CMS: Average ACA plan premiums to drop by 2% in 2021 as more insurers join exchanges

The premiums for benchmark plans sold on the Affordable Care Act’s exchanges through are expected to decline by 2% in 2021 and more insurers are expected to sell plans, a new report finds.

The Centers for Medicare & Medicaid Services announced Monday that the premium decline is part of a larger trend with the insurance exchanges, where premiums for the average plan has declined by 8% since 2018.

Overall the premiums for the second-cheapest silver plan declined by 2% for 2021. That plan is a benchmark that CMS uses to calculate the amounts for tax credits that lower the cost of insurance.

The report applies to plans sold on the website, which residents in 38 states use to buy a plan on the exchange.

The lower premiums come as more plans are entering the exchanges. Overall 22 more insurers will offer plans in 2021, bringing the total to 181.

Some major insurers such as UnitedHealthcare have decided to expand their presence after leaving the exchanges due to mounting financial losses.

The exchanges suffered major premium hikes in 2016 and 2017 as insurers compensated for pricing plans too low when the exchanges went online in 2014. The population on the exchange was also sicker than insurers expected, which lead to higher costs.

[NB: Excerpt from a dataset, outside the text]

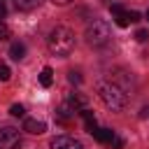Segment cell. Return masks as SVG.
Masks as SVG:
<instances>
[{"label": "cell", "mask_w": 149, "mask_h": 149, "mask_svg": "<svg viewBox=\"0 0 149 149\" xmlns=\"http://www.w3.org/2000/svg\"><path fill=\"white\" fill-rule=\"evenodd\" d=\"M47 47L54 56H70L74 49V33L65 26H56L47 37Z\"/></svg>", "instance_id": "6da1fadb"}, {"label": "cell", "mask_w": 149, "mask_h": 149, "mask_svg": "<svg viewBox=\"0 0 149 149\" xmlns=\"http://www.w3.org/2000/svg\"><path fill=\"white\" fill-rule=\"evenodd\" d=\"M98 95L112 112H121L128 105V93L123 88H119L116 84H112V81H100L98 84Z\"/></svg>", "instance_id": "7a4b0ae2"}, {"label": "cell", "mask_w": 149, "mask_h": 149, "mask_svg": "<svg viewBox=\"0 0 149 149\" xmlns=\"http://www.w3.org/2000/svg\"><path fill=\"white\" fill-rule=\"evenodd\" d=\"M112 37V30H109V23L102 21V19H93L88 26H86V42L91 47H102L107 44Z\"/></svg>", "instance_id": "3957f363"}, {"label": "cell", "mask_w": 149, "mask_h": 149, "mask_svg": "<svg viewBox=\"0 0 149 149\" xmlns=\"http://www.w3.org/2000/svg\"><path fill=\"white\" fill-rule=\"evenodd\" d=\"M21 133L14 126L0 128V149H21Z\"/></svg>", "instance_id": "277c9868"}, {"label": "cell", "mask_w": 149, "mask_h": 149, "mask_svg": "<svg viewBox=\"0 0 149 149\" xmlns=\"http://www.w3.org/2000/svg\"><path fill=\"white\" fill-rule=\"evenodd\" d=\"M49 149H84V144L70 135H56L49 142Z\"/></svg>", "instance_id": "5b68a950"}, {"label": "cell", "mask_w": 149, "mask_h": 149, "mask_svg": "<svg viewBox=\"0 0 149 149\" xmlns=\"http://www.w3.org/2000/svg\"><path fill=\"white\" fill-rule=\"evenodd\" d=\"M109 12H112V16H114V23H116L119 28H126V26L130 23V19H128V12H126L121 5H109Z\"/></svg>", "instance_id": "8992f818"}, {"label": "cell", "mask_w": 149, "mask_h": 149, "mask_svg": "<svg viewBox=\"0 0 149 149\" xmlns=\"http://www.w3.org/2000/svg\"><path fill=\"white\" fill-rule=\"evenodd\" d=\"M23 130L30 133V135H42V133L47 130V123L40 121V119H26V121H23Z\"/></svg>", "instance_id": "52a82bcc"}, {"label": "cell", "mask_w": 149, "mask_h": 149, "mask_svg": "<svg viewBox=\"0 0 149 149\" xmlns=\"http://www.w3.org/2000/svg\"><path fill=\"white\" fill-rule=\"evenodd\" d=\"M74 114H77V109H74L70 102H63V105L58 107V112H56V119H58L61 123H68V121H70Z\"/></svg>", "instance_id": "ba28073f"}, {"label": "cell", "mask_w": 149, "mask_h": 149, "mask_svg": "<svg viewBox=\"0 0 149 149\" xmlns=\"http://www.w3.org/2000/svg\"><path fill=\"white\" fill-rule=\"evenodd\" d=\"M68 102H70L77 112H81V109H86V107H88V98H86V95H81V93H70Z\"/></svg>", "instance_id": "9c48e42d"}, {"label": "cell", "mask_w": 149, "mask_h": 149, "mask_svg": "<svg viewBox=\"0 0 149 149\" xmlns=\"http://www.w3.org/2000/svg\"><path fill=\"white\" fill-rule=\"evenodd\" d=\"M91 135H93V137H95L98 142L107 144V142H109V140L114 137V130H112V128H95V130H93Z\"/></svg>", "instance_id": "30bf717a"}, {"label": "cell", "mask_w": 149, "mask_h": 149, "mask_svg": "<svg viewBox=\"0 0 149 149\" xmlns=\"http://www.w3.org/2000/svg\"><path fill=\"white\" fill-rule=\"evenodd\" d=\"M9 56H12L14 61H21V58L26 56V44H23V42H12V47H9Z\"/></svg>", "instance_id": "8fae6325"}, {"label": "cell", "mask_w": 149, "mask_h": 149, "mask_svg": "<svg viewBox=\"0 0 149 149\" xmlns=\"http://www.w3.org/2000/svg\"><path fill=\"white\" fill-rule=\"evenodd\" d=\"M51 81H54V70L47 65V68H42V72H40V84H42V86H51Z\"/></svg>", "instance_id": "7c38bea8"}, {"label": "cell", "mask_w": 149, "mask_h": 149, "mask_svg": "<svg viewBox=\"0 0 149 149\" xmlns=\"http://www.w3.org/2000/svg\"><path fill=\"white\" fill-rule=\"evenodd\" d=\"M40 2H42V0H14L16 9H23V12H30V9H35Z\"/></svg>", "instance_id": "4fadbf2b"}, {"label": "cell", "mask_w": 149, "mask_h": 149, "mask_svg": "<svg viewBox=\"0 0 149 149\" xmlns=\"http://www.w3.org/2000/svg\"><path fill=\"white\" fill-rule=\"evenodd\" d=\"M107 147H109V149H123V140H121V137L114 133V137L107 142Z\"/></svg>", "instance_id": "5bb4252c"}, {"label": "cell", "mask_w": 149, "mask_h": 149, "mask_svg": "<svg viewBox=\"0 0 149 149\" xmlns=\"http://www.w3.org/2000/svg\"><path fill=\"white\" fill-rule=\"evenodd\" d=\"M12 77V70H9V65L7 63H0V81H7Z\"/></svg>", "instance_id": "9a60e30c"}, {"label": "cell", "mask_w": 149, "mask_h": 149, "mask_svg": "<svg viewBox=\"0 0 149 149\" xmlns=\"http://www.w3.org/2000/svg\"><path fill=\"white\" fill-rule=\"evenodd\" d=\"M9 114H12V116H23L26 109H23V105H12V107H9Z\"/></svg>", "instance_id": "2e32d148"}, {"label": "cell", "mask_w": 149, "mask_h": 149, "mask_svg": "<svg viewBox=\"0 0 149 149\" xmlns=\"http://www.w3.org/2000/svg\"><path fill=\"white\" fill-rule=\"evenodd\" d=\"M9 35H12V30L0 21V42H5V40H9Z\"/></svg>", "instance_id": "e0dca14e"}, {"label": "cell", "mask_w": 149, "mask_h": 149, "mask_svg": "<svg viewBox=\"0 0 149 149\" xmlns=\"http://www.w3.org/2000/svg\"><path fill=\"white\" fill-rule=\"evenodd\" d=\"M147 37H149V33H147V30H137V33H135V40H137V42H144Z\"/></svg>", "instance_id": "ac0fdd59"}, {"label": "cell", "mask_w": 149, "mask_h": 149, "mask_svg": "<svg viewBox=\"0 0 149 149\" xmlns=\"http://www.w3.org/2000/svg\"><path fill=\"white\" fill-rule=\"evenodd\" d=\"M68 79H70L72 84H79V81H81V77H79V72H70V74H68Z\"/></svg>", "instance_id": "d6986e66"}, {"label": "cell", "mask_w": 149, "mask_h": 149, "mask_svg": "<svg viewBox=\"0 0 149 149\" xmlns=\"http://www.w3.org/2000/svg\"><path fill=\"white\" fill-rule=\"evenodd\" d=\"M128 19H130V23H137L140 21V12H128Z\"/></svg>", "instance_id": "ffe728a7"}, {"label": "cell", "mask_w": 149, "mask_h": 149, "mask_svg": "<svg viewBox=\"0 0 149 149\" xmlns=\"http://www.w3.org/2000/svg\"><path fill=\"white\" fill-rule=\"evenodd\" d=\"M5 14H7V9H5V0H0V21L5 19Z\"/></svg>", "instance_id": "44dd1931"}, {"label": "cell", "mask_w": 149, "mask_h": 149, "mask_svg": "<svg viewBox=\"0 0 149 149\" xmlns=\"http://www.w3.org/2000/svg\"><path fill=\"white\" fill-rule=\"evenodd\" d=\"M54 5H68V2H72V0H51Z\"/></svg>", "instance_id": "7402d4cb"}, {"label": "cell", "mask_w": 149, "mask_h": 149, "mask_svg": "<svg viewBox=\"0 0 149 149\" xmlns=\"http://www.w3.org/2000/svg\"><path fill=\"white\" fill-rule=\"evenodd\" d=\"M147 19H149V12H147Z\"/></svg>", "instance_id": "603a6c76"}]
</instances>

The Trump administration touted the turnaround and pointed to several moves it made, such as lowering the open enrollment period to six weeks and clamping down on special enrollment periods.

“Our changes to the regulations and how we have managed the exchanges have proven to be more effective than the previous administration,” said CMS Administrator Seema Verma in a statement.

This year’s open enrollment will stretch from Nov. 1 through Dec. 15.

The report comes as insurers are struggling to figure out how the COVID-19 pandemic will affect healthcare costs in the next year.

An analysis from the Kaiser Family Foundation that looked at preliminary rate filings found a majority of insurers didn’t factor COVID-19 costs into their premiums. Several insurers reported in their filings that it was too soon to determine what healthcare costs will look like as the pandemic caused utilization to plummet.